Exercise text →
--- START ---

Genetic Polymorphisms in CYP2C19 Cause Changes in Plasma Levels and Adverse Reactions to Anlotinib in Chinese Patients With Lung Cancer

Background: Anlotinib is a small molecular multi-targeting tyrosine kinase inhibitor. Growing evidence indicates that treatment efficacy, and toxicity varies considerably between individuals. Therefore, this study aimed to investigate the relationship between cytochrome P450 (CYP450) gene polymorphisms, drug concentrations, and their adverse reactions in anlotinib-treated patients with lung cancer.

Methods: We enrolled 139 patients with lung cancer, treated with anlotinib. Twenty loci in the following five genes of the CYP450 family were genotyped: CYP450 family 3 subfamily A member 5 (CYP3A5), 3 subfamily A member 4 (CYP3A4), 2 subfamily C member 9 (CYP2C9), 2 subfamily C member 19 (CYP2C19), and 1 subfamily A member 2 (CYP1A2). Data on adverse reactions were collected from patients, and plasma anlotinib concentrations were measured.

--- END ---

Study questions →
1. Update everything in the lung cancer abstract from "Background: Anlotinib is" down to "with lung cancer.", replacing "considerably" with "substantially".
2. According to the lung cancer abstract, how many patients were enrolled in the study?

Spatial grounding data →

--- START ---

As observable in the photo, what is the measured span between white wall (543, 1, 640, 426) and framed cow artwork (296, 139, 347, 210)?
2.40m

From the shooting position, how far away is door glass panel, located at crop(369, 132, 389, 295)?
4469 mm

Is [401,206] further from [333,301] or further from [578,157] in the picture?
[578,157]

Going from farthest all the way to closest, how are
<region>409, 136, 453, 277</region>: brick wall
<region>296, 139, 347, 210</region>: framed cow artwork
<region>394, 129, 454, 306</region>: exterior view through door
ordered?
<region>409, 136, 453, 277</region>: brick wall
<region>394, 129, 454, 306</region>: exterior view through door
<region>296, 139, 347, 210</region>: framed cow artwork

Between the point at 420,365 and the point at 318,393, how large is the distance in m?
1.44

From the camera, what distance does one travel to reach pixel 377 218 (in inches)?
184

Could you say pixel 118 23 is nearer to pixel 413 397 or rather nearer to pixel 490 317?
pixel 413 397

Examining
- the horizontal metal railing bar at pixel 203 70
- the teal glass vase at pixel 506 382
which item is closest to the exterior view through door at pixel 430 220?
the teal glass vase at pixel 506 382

--- END ---
--- START ---

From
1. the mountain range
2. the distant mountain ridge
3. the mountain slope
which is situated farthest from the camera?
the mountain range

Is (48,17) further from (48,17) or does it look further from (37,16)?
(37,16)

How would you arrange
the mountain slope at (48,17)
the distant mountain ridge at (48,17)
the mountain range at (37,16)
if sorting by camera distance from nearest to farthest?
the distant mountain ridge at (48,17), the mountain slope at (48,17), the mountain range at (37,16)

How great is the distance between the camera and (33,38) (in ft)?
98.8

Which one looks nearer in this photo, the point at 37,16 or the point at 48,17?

--- END ---
--- START ---

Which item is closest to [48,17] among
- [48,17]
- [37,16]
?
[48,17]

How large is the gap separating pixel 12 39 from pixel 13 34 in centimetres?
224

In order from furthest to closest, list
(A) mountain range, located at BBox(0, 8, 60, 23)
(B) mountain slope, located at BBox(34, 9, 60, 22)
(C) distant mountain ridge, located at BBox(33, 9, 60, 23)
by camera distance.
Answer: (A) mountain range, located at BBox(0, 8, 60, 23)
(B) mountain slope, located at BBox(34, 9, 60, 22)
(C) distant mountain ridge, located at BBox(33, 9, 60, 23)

--- END ---

Answers to this exercise →
1.
Background: Anlotinib is a small molecular multi-targeting tyrosine kinase inhibitor. Growing evidence indicates that treatment efficacy, and toxicity varies substantially between individuals. Therefore, this study aimed to investigate the relationship between cytochrome P450 (CYP450) gene polymorphisms, drug concentrations, and their adverse reactions in anlotinib-treated patients with lung cancer.

2. 139 patients with lung cancer